The uncertainty surrounding Iran’s leadership post the passing of Supreme Leader Ayatollah Ali Khamenei is gaining global focus. Analysts are deliberating on his potential successor, with a significant emphasis on the implications for China’s strategic plans amidst possible geopolitical tensions involving Taiwan. China, being Iran’s largest buyer of crude oil, has extensive economic ties with the country, purchasing nearly 90% of Iran’s exported crude last year, amounting to about 1.61 million barrels per day.
China and Iran are interconnected through a substantial 25-year cooperation agreement valued at around $400 billion, encompassing energy, infrastructure, and trade sectors. The stability of Iran’s political landscape holds significance for China’s economic interests due to these strong ties. Despite not having a formal role in Iran’s leadership transition, China wields influence through its associations with influential entities like the Islamic Revolutionary Guard Corps (IRGC).

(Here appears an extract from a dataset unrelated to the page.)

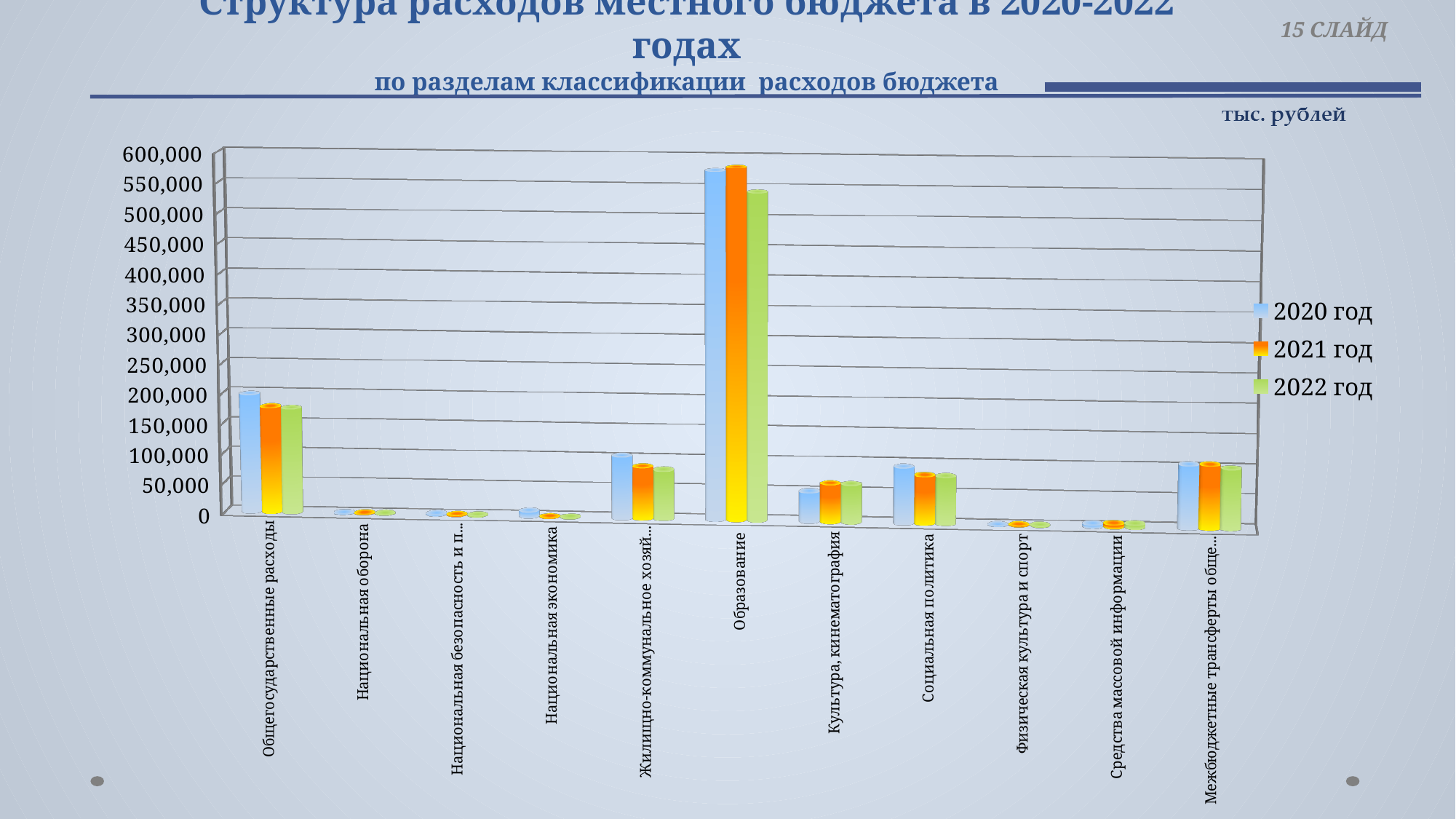
For Общегосударственные расходы, which is larger: the value for 2020 год or 2021 год? 2020 год Which category has the highest expenditure in the chart? Образование Is the value for Общегосударственные расходы in 2020 год greater or less than 150,000? greater What kind of chart is shown on the slide? bar chart Which years are listed in the chart legend? 2020 год, 2021 год, 2022 год Is the value for Образование in 2020 год greater or less than 500,000? greater How many expenditure categories are shown along the x axis? 11 For Образование, which is larger: the value for 2021 год or 2022 год? 2021 год In what units are the values on the chart expressed, according to the slide? тыс. рублей Which is larger: the value for Образование in 2022 год or the value for Общегосударственные расходы in 2022 год? Образование How many series does the legend list? 3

The IRGC, as per the Council on Foreign Relations, plays a pivotal role in shaping Iran’s political future, implying that any new Supreme Leader would likely necessitate its backing for effective governance. China has reportedly bolstered its ties with the military establishment, particularly post the demise of former Iranian president Ebrahim Raisi in 2024. For Beijing, the situation in the Persian Gulf extends beyond safeguarding investments in Iran, as it has been developing mechanisms to circumvent Western sanctions over the years.
China’s efforts include establishing alternative payment systems and shipping networks to mitigate the impact of sanctions, initially developed during trade with Iran. These strategies are viewed as a trial for handling potential sanctions during a crisis involving Taiwan. Energy security is a critical concern for China, given that a significant portion of global oil trade passes through the Strait of Hormuz, with about 84% of this oil destined for Asian markets.
China, a major importer, received approximately five million barrels per day through this route last year, constituting nearly half of its total crude imports. Any disruption in this passage could severely impact China’s industrial sector. Energy experts caution that if Iran were to impede or significantly disrupt the strait, global oil prices could soar to between $100 and $130 per barrel, potentially impeding China’s economic growth amid existing challenges. Despite China’s substantial strategic oil reserves, these reserves would offer only temporary respite in the face of a prolonged disruption.